Durch die völlige Inkompetenz von Vassilakou sei bereits sehr viel Zeit verschwendet und enorm viele Emotionen geschürt worden, so Blümel. Die Warnungen seitens der UNESCO und ICOMOS seien stetig ignoriert worden, auf die Interessen der Bürgerinnen und Bürger sei man nicht eingegangen und den Investoren habe man durch diese chaotische Politik keinerlei Planungssicherheit bieten können. "Vassilakou muss endlich ihren Job machen", so Blümel abschließend.
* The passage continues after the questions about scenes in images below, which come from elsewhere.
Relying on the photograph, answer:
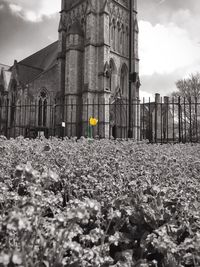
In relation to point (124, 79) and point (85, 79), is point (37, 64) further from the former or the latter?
point (85, 79)

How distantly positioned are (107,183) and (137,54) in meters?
31.7

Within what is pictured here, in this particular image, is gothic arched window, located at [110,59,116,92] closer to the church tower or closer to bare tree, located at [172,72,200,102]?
the church tower

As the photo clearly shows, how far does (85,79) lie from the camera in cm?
2744

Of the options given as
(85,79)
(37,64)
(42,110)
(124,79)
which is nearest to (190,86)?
(124,79)

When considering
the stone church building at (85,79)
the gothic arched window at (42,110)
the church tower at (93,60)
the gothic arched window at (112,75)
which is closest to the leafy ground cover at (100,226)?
the stone church building at (85,79)

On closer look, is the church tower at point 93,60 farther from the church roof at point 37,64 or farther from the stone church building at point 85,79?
the church roof at point 37,64

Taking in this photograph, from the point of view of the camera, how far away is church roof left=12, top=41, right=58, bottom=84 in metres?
34.5

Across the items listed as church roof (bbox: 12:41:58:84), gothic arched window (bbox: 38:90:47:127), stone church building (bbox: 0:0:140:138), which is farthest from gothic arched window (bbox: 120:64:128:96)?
church roof (bbox: 12:41:58:84)

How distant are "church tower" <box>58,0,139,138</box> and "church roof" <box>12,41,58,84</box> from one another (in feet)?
21.1

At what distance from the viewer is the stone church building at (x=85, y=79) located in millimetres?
26969

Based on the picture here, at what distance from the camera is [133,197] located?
6.53 feet

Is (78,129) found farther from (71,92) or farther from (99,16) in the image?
(99,16)

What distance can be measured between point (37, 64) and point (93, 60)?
1627 centimetres

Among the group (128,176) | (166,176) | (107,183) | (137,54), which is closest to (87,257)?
(107,183)
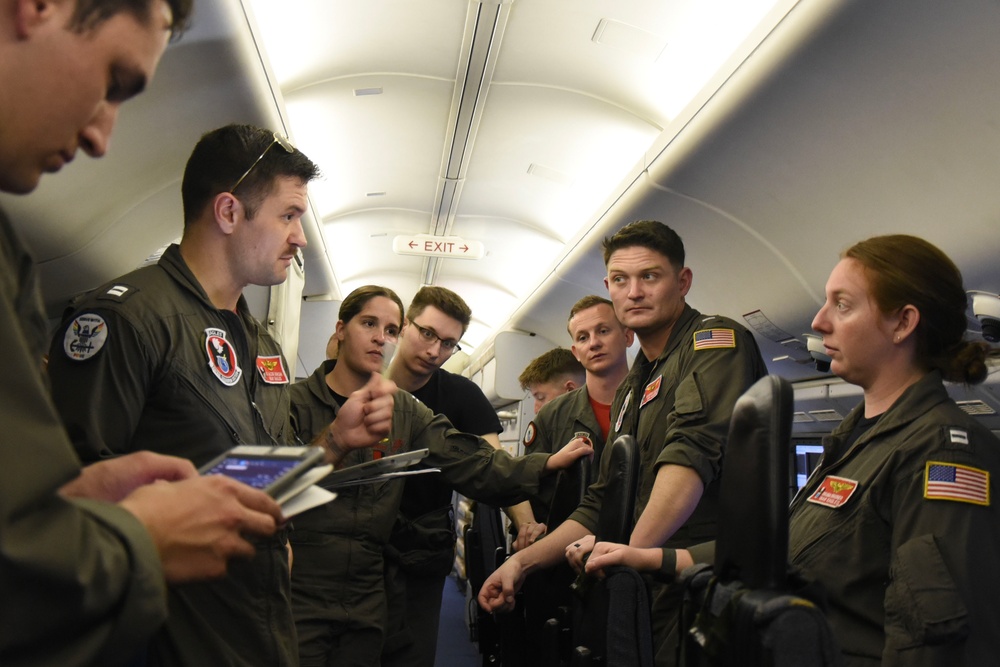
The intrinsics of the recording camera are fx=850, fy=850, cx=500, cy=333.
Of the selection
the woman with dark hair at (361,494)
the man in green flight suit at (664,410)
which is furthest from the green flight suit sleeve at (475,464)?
the man in green flight suit at (664,410)

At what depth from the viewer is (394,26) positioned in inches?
232

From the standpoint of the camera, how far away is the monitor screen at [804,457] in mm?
6320

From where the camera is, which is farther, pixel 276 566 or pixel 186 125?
pixel 186 125

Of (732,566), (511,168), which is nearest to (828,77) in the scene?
(732,566)

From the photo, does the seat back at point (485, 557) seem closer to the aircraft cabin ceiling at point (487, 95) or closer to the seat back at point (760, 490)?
the aircraft cabin ceiling at point (487, 95)

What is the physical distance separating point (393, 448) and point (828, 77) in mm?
2084

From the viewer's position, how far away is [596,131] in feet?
23.0

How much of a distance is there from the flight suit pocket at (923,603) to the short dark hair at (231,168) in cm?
177

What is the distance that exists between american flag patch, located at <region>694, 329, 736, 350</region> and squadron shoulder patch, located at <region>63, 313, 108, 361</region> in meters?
1.72

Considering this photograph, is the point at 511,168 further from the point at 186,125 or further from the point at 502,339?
the point at 186,125

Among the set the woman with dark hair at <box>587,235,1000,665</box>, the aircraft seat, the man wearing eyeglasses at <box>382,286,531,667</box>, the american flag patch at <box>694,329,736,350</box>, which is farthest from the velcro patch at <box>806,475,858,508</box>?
the man wearing eyeglasses at <box>382,286,531,667</box>

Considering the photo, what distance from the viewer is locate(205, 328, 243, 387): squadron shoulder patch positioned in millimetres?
2082

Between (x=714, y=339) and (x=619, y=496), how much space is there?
2.55ft

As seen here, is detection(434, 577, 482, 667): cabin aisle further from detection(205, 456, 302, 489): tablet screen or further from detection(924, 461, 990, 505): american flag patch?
detection(205, 456, 302, 489): tablet screen
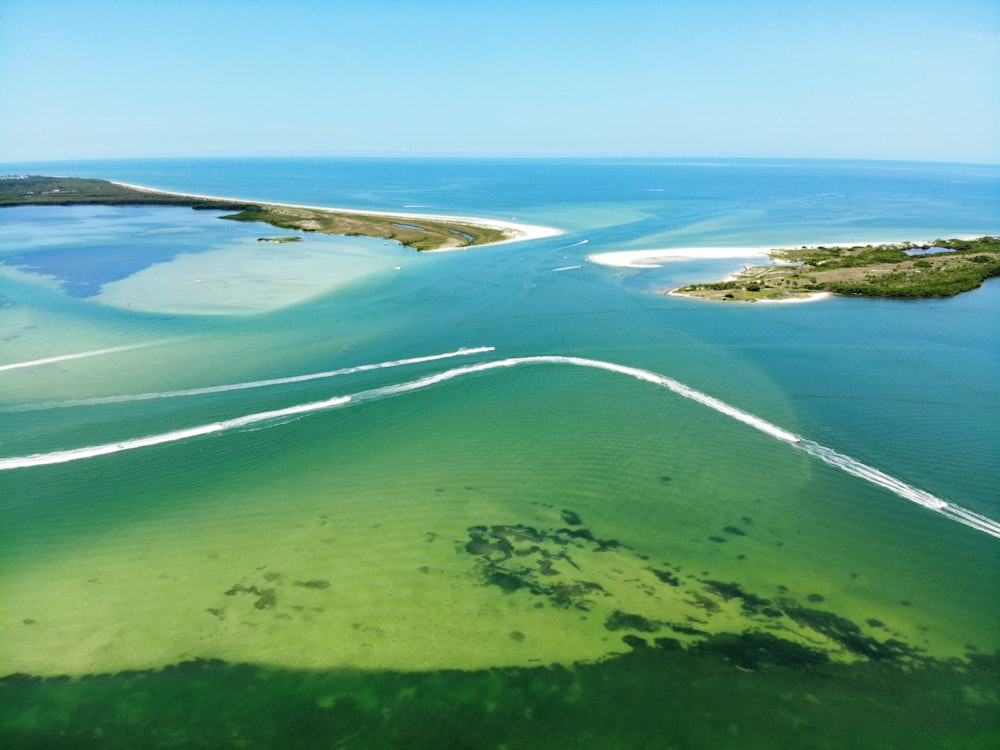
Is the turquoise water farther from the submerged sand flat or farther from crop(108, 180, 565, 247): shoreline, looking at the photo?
crop(108, 180, 565, 247): shoreline

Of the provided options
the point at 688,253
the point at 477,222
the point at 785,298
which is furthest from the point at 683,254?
the point at 477,222

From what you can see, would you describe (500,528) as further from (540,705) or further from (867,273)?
(867,273)

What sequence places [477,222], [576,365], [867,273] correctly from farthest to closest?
1. [477,222]
2. [867,273]
3. [576,365]

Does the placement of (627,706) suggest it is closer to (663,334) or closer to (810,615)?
(810,615)

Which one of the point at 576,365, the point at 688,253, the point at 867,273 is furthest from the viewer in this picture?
the point at 688,253

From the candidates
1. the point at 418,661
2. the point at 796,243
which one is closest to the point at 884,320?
the point at 796,243

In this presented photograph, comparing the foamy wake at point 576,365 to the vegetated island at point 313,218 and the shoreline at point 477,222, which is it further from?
the vegetated island at point 313,218

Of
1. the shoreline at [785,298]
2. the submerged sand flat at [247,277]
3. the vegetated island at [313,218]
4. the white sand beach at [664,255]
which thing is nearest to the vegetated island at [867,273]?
the shoreline at [785,298]
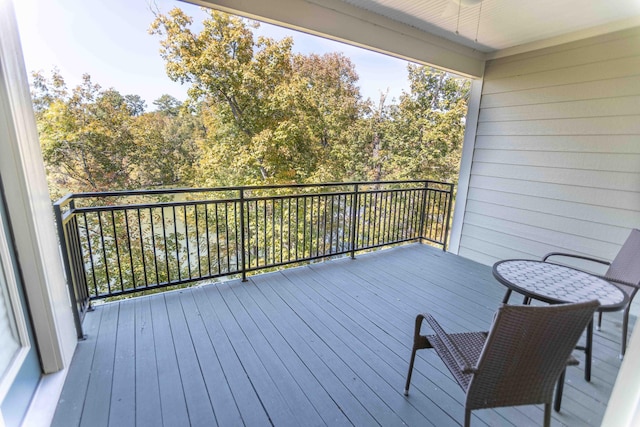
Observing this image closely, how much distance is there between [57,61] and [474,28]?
851 centimetres

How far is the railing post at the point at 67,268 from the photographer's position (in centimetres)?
183

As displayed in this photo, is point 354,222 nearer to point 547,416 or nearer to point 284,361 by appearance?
point 284,361

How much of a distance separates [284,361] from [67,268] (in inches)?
62.2

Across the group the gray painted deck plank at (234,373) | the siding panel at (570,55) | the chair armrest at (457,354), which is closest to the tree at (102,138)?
the gray painted deck plank at (234,373)

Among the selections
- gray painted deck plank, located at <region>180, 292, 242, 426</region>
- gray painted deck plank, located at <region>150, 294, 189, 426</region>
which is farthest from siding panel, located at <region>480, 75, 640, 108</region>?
gray painted deck plank, located at <region>150, 294, 189, 426</region>

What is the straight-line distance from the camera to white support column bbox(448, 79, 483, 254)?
154 inches

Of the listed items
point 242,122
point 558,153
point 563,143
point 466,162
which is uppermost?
point 242,122

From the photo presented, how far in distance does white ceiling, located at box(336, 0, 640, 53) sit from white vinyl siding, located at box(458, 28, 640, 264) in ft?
0.62

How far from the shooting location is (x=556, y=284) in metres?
1.75

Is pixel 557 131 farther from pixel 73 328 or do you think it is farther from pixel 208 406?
pixel 73 328

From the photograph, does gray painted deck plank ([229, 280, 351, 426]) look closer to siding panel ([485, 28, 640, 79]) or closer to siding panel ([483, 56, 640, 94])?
siding panel ([483, 56, 640, 94])

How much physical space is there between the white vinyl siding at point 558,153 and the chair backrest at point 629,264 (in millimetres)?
839

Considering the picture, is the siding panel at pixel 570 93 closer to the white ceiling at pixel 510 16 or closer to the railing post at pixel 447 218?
the white ceiling at pixel 510 16

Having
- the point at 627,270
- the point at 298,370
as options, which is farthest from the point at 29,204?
the point at 627,270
NEOS wollen Volksbefragung
NEOS-Parteichefin Beate Meinl-Reisinger forderte per Aussendung eine Volksbefragung. Einen Antrag will man am 5. Mai im Gemeinderat einbringen - denn: "Der Weltkulturerbestatus ist für Wien allerdings zu wichtig, als dass über dessen möglichen Verlust nur Parteimitglieder entscheiden dürfen."

FPÖ verlangt Rücktritt von "Totalversagerin Vassilakou"
Die FPÖ fordert angesichts des ablehnenden Urabstimmungsergebnisses zum Wiener Heumarkt-Projekt den Rücktritt von Maria Vassilakou. FPÖ-Planungssprecher Stadtrat Toni Mahdalik bezeichnete sie in einer Aussendung am Freitag als "Totalversagerin". In der Ablehnung ortete er die Basis für einen Kompromiss. Er forderte einen Runden Tisch der Beteiligten.